Excerto selecionado —
'''

Com efeito, a Entidade Requerida considerou, para efeitos de determinação do rendimento colectável e consequente liquidação do IRS aos Requerentes, não residentes em Portugal, mas num outro Estado-Membro da União Europeia, a totalidade da mais-valia por estes realizada em 2010 na alienação das respectivas quotas-partes dos imóveis acima identificados.
Foi, assim, declinada a aplicação do regime preceituado no n.º 2 do artigo 43.º do Código do IRS, segundo o qual: “O saldo referido no número anterior, respeitante às transmissões efectuadas por residentes previstas nas alíneas a), c) e d) do n.º 1 do artigo 10.º, positivo ou negativo, é apenas considerado em 50% do seu valor”, entendendo a Entidade Requerida que tal disciplina apenas é convocável para residentes em território nacional, em consonância, aliás, com o elemento literal da norma.
Conforme assinalado pelos Requerentes, a questão em apreço foi já apreciada pelo Tribunal de Justiça da União Europeia (“TJUE”), no Acórdão, de 11 de Outubro de 2007, proferido no processo C-443/06 (“Acórdão Hollmann”), na sequência do qual o Supremo Tribunal Administrativo (“STA”) português concluiu que “o n.º 2 do artigo 43.º do Código do IRS, (…) que limita a incidência de imposto a 50% das mais-valias realizadas apenas para residentes em Portugal, viola o disposto no art. 56.º do Tratado que Institui a Comunidade Europeia, ao excluir dessa limitação as mais-valias que tenham sido realizadas por um residente noutro Estado membro da União Europeia.”5.
Trata-se exactamente da mesma questão de direito que se suscita na situação submetida à apreciação deste Tribunal Arbitral, sendo que se mantém inalterado o regime geral do Código do IRS que enquadrou e fundou a jurisprudência citada6 que, de seguida, para melhor compreensão, se sumaria.
Contudo, para além do regime geral que se manteve idêntico, o legislador nacional instituiu, por via da Lei n.º 67-A/2007, de 31 de Dezembro (Lei do Orçamento do Estado para 2008), posterior à jurisprudência do Acórdão Hollmann, um regime opcional de equiparação dos não residentes aos residentes, com o objectivo de obviar ao tratamento diferenciado dos não residentes comunitários e do espaço económico europeu que obtenham em Portugal mais-valias imobiliárias, face aos residentes.
Esta opção de equiparação permite aos não residentes comunitários e do espaço económico europeu a opção pela tributação desses rendimentos em condições similares às aplicáveis aos residentes em Portugal (cfr. o aditamento ao artigo 72.º do Código do IRS dos seus números 7 e 8, actuais números 8 e 9 após a renumeração operada pelo artigo 4.º do Decreto-Lei n.º 249/09, de 23 de Setembro).

'''

Informação apresentada —

'''

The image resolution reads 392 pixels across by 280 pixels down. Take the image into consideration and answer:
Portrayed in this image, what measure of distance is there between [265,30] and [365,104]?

'''

Tarefas a realizar —
A: Transcreva palavra por palavra o trecho do excerto sobre as mais-valias de não residentes, de "Com efeito, a" a "imóveis acima identificados.".
B: Retome o texto sobre a tributação das mais-valias de não residentes e continue-o a partir do ponto em que termina.

Respostas por tarefa —
A:
Com efeito, a Entidade Requerida considerou, para efeitos de determinação do rendimento colectável e consequente liquidação do IRS aos Requerentes, não residentes em Portugal, mas num outro Estado-Membro da União Europeia, a totalidade da mais-valia por estes realizada em 2010 na alienação das respectivas quotas-partes dos imóveis acima identificados.

B:
Em concreto, dispõem os n.ºs 8 e 9 do artigo 72.º do Código do IRS:
“8 - Os residentes noutro Estado membro da União Europeia ou do Espaço Económico Europeu, desde que, neste último caso, exista intercâmbio de informações em matéria fiscal, podem optar, relativamente aos rendimentos referidos nos n.ºs 1 e 2, pela tributação desses rendimentos à taxa que, de acordo com a tabela prevista no n.º 1 do artigo 68.º, seria aplicável no caso de serem auferidos por residentes em território português
9 - Para efeitos de determinação da taxa referida no número anterior são tidos em consideração todos os rendimentos, incluindo os obtidos fora deste território, nas mesmas condições que são aplicáveis aos residentes.”
Conforme acima referido, sobre a aplicação exclusiva a residentes em Portugal do limite da incidência de IRS a 50% das mais-valias imobiliárias, prevista no n.º 2 do artigo 43.º do respectivo Código, e a sua conformidade com o artigo 56.º do Tratado que Institui a Comunidade Europeia, actual artigo 63.º do Tratado sobre o Funcionamento da União Europeia, já se pronunciou o TJUE no mencionado Acórdão Hollmann.
Cabe aqui relembrar que a prevalência da interpretação do TJUE acerca do direito de fonte comunitária resulta do disposto no n.º 4 do artigo 8.º da Constituição da República Portuguesa (“CRP”)7e do princípio do primado do Direito Comunitário, seja este originário ou derivado8.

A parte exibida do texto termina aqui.